The equality of the number of protons and electrons

As the early universe cooled from the very earliest stages of the hot big bang, the process of the decay of heavier particles produced a large number of protons. This happened under the constraints of the conservation of baryon number . In the current universe, all evidence suggests that the number of electrons in the universe is almost identical to the number of protons, making the universe electrically neutral. If that were not so, the electromagnetic force that is some 1039 times stronger than the gravitational force would dominate the structure of the universe.

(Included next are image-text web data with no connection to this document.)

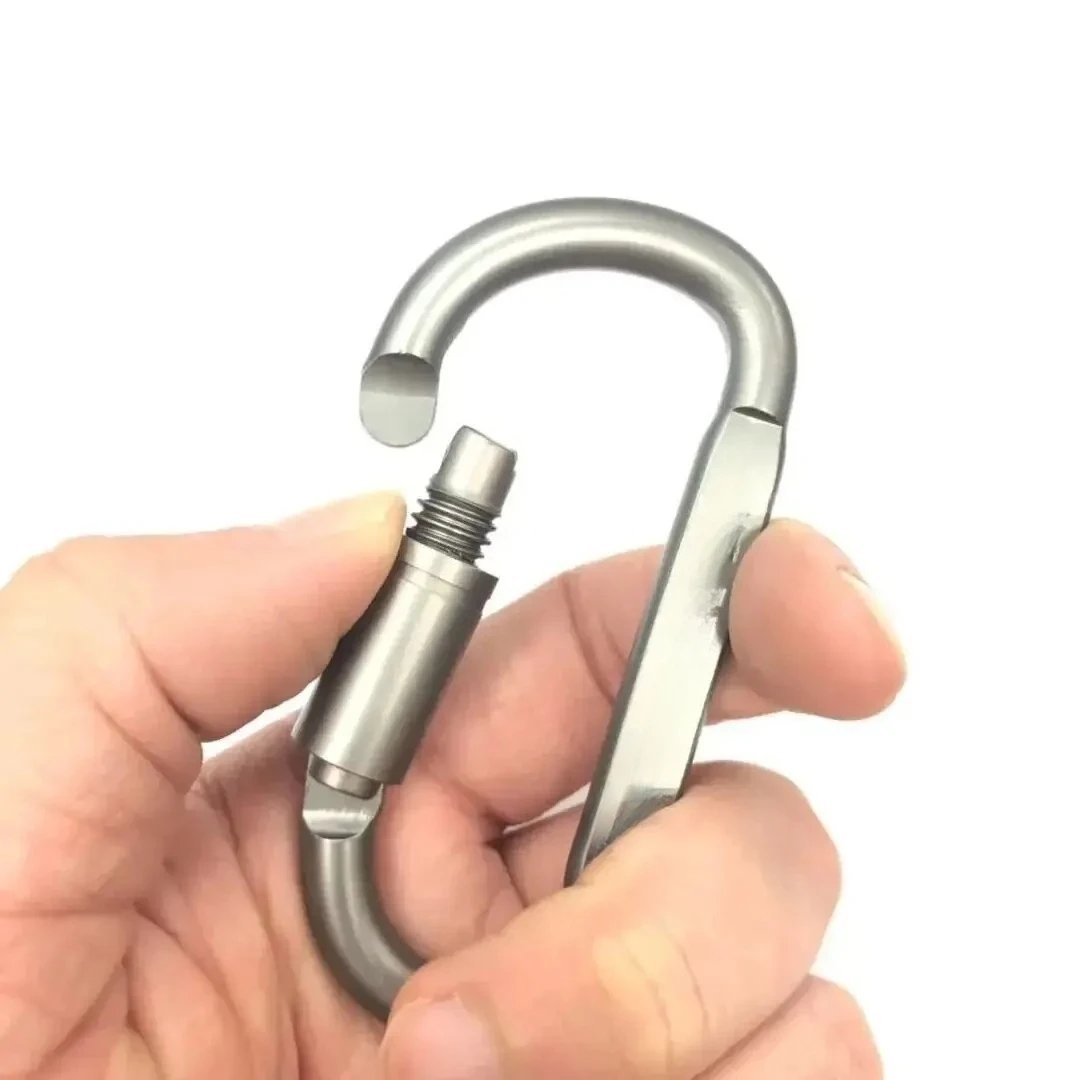 4 個のカラビナセットキーキャンプサバイバル EDC 屋外キーホルダークリップ合金アルミ戦術カラビナフックカラビナ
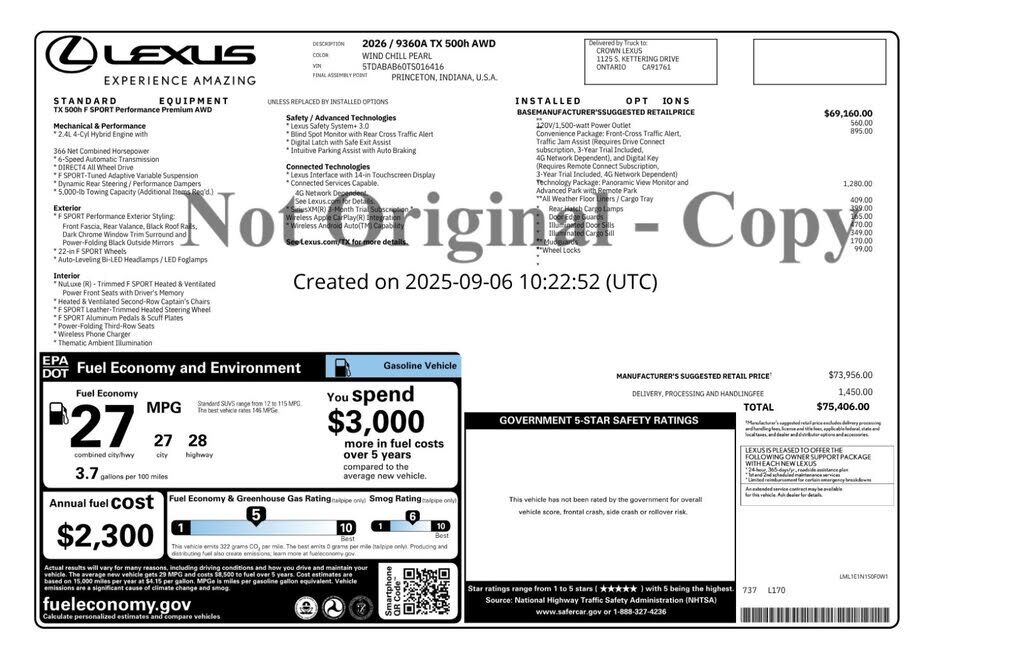 2026 Lexus TX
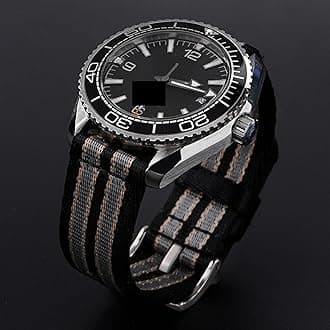 Nylon Watch Strap 20mm 22mm for Quartz Watch Smart Watch Woven Canvas Strap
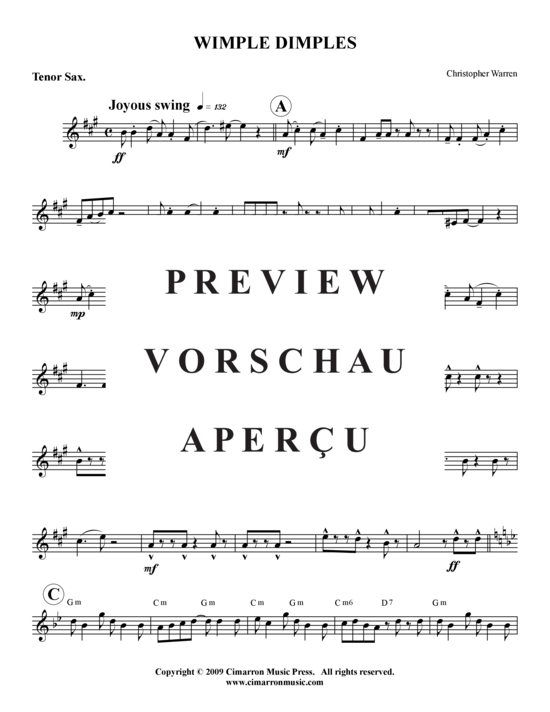 Product gallery: Page 11 of 12 Wimple Dimple , , (Saxophone quartet SATB)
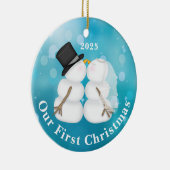 Ornement de Noël personnalisé (Droite)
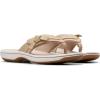imageClarks Womens Breeze Dalia Cloudsteppers Flip FlopSand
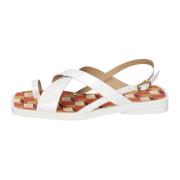 Dames Sandalen van Lakleer Fabi , White , Dames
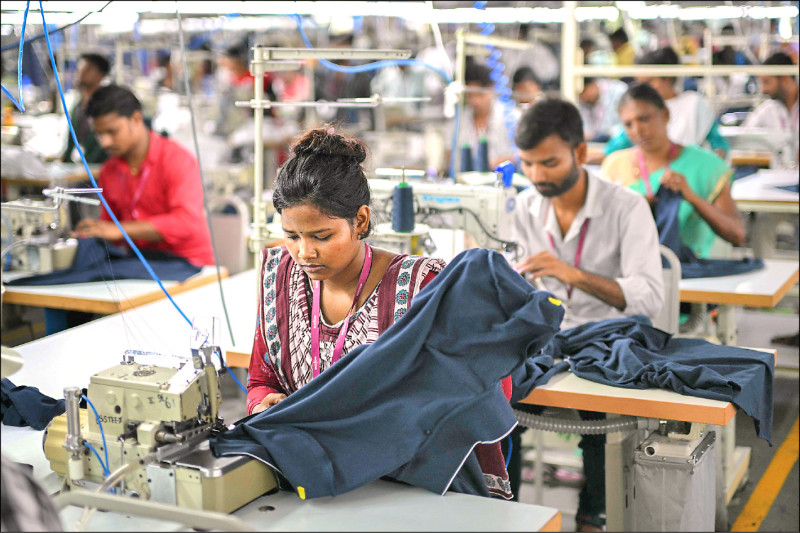 印度國內生產毛額（GDP）達4.18兆美元，超越日本為全球第四大經濟體。（法新社資料照）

The evidence suggests that gravity is in fact the dominant force on the large scale. So how is it that the number of electrons is equal to the number of protons?

In the early stages of the big bang the energy available was far above the threshold for electron-positron pair-production, so it is presumed that there would be an equilibrium state with large numbers of electrons and positrons in essentially equal concentration. As the early universe expanded and cooled so that the available energy was below the pair-production threshold, electrons and positrons would have annihilated each other leaving none of either. Yet we observe a large number of electrons in the current universe and no positrons except those being produce in radioactive decay and nuclear interactions. So there had to be some asymmetry which left us with a remnant population of electrons, and just the right number of electrons to give us an electrically neutral universe where gravity is dominant. This classic problem is often called the matter-antimatter problem, and we have some tentative suggestions about how the asymmetry came about. In any case, the process of producing the same number of electrons and protons is one of the fine tuning processes in the production of our universe.